Una niña de tan solo 13 años inició la tradición de colocar el Nacimiento del Niño Dios en casa, por lo que cada año fue creciendo con pequeñas figuras, adornos y mostrando cada pasaje, llegando hoy a tener decenas de imágenes que lo han caracterizado como de los más grandes de la ciudad de Durango, donde actualmente radica su creadora a la edad de 78 años.
María de Jesús Mares Segovia, con domicilio en calle Nicolás Bravo de la colonia Emiliano Zapata, quien inició solo con un misterio, hoy cuenta con un área de grandes dimensiones al interior de la vivienda, donde año con año lo acondiciona para colocar el enorme Nacimiento que siempre crece en el número de paisajes y figuras que compra o le regalan familiares, quienes también se deleitan con tan hermosa ofrenda de acuerdo a sus creencias religiosas.
Recuerda que en un rincón de la casa de sus padres colocó el primer misterio, tradición que siguió hasta la edad de 22 años, en que contrajo nupcias y, por cambiarse a otra vivienda en compañía de su esposo, dejó las figuras y decidió continuar con otro Nacimiento que fue creciendo de manera paulatina y al paso de los años.
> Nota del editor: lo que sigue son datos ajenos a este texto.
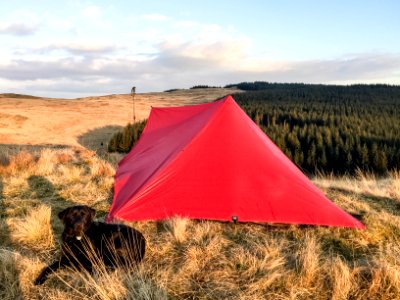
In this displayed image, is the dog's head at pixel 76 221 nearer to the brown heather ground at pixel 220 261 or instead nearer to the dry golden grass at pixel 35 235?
the brown heather ground at pixel 220 261

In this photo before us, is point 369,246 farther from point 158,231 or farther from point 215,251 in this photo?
point 158,231

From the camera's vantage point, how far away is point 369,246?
171 inches

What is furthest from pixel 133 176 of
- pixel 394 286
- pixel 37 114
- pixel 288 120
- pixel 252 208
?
pixel 288 120

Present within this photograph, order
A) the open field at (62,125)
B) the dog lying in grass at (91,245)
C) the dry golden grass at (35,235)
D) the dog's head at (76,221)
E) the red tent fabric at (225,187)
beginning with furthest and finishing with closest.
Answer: the open field at (62,125) < the red tent fabric at (225,187) < the dry golden grass at (35,235) < the dog's head at (76,221) < the dog lying in grass at (91,245)

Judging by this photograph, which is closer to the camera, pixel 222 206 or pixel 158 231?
pixel 158 231

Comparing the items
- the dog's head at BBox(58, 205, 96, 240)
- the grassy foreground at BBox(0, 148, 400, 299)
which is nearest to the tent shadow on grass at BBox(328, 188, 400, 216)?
the grassy foreground at BBox(0, 148, 400, 299)

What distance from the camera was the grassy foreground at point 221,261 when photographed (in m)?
3.07

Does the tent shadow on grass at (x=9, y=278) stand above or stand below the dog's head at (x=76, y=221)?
below

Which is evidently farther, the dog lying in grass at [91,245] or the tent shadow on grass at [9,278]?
the dog lying in grass at [91,245]

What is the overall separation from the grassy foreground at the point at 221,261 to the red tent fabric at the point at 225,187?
19 cm

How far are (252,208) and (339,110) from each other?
249 ft

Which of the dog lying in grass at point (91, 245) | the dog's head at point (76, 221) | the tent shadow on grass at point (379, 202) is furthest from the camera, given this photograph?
the tent shadow on grass at point (379, 202)

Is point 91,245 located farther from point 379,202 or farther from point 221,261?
point 379,202

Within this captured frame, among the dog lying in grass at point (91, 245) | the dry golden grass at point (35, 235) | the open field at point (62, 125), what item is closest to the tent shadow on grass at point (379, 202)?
the dog lying in grass at point (91, 245)
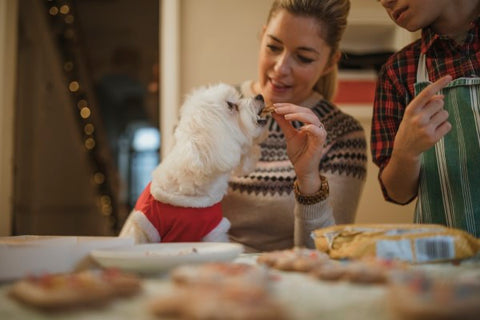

Fueron sus hijos quienes, al recibir la misma educación y creencias religiosas, le aportaban con algunas ideas y proporcionaban lo necesario para seguir adquiriendo figuras, animalitos, casitas y todo lo que brindará una mejor imagen para acostar al Niño Dios el 24 de diciembre y levantarlo el 6 de enero.
La señora Mares Segovia, quien recuerda a su esposo que ya murió, indicó que siempre le apoyó y siguió la hermosa tradición de colocar el Nacimiento, ya que su hogar siempre fue punto de reunión familiar, donde se congregaban sus hijos, nietos y familiares para agradecer por los favores recibidos como la salud, trabajo y bienestar.
Los pequeños de la familia siguen la tradición
Con agrado, hoy los adultos de la familia observan que los pequeños siguen la tradición al solicitar a sus padres que en su hogar también coloquen el pequeño altar y quizá en algún día llegar a tenerlo como el de su abuela, que es uno de los más grandes y que en dos ocasiones ha ganado el concurso de los más bonitos y sobresale por sus grandes dimensiones.
La familia de María de Jesús, algunos de los cuales radican en la ciudad de Gómez Palacio, Durango, menciona que es una bonita tradición que no debe perderse entre los mexicanos, ya que reúne a cada uno de sus seres queridos y recuerdan a quien han pasado a mejor vida, por lo que deben inculcar el respeto y valores a las nuevas generaciones para bienestar del vínculo familiar.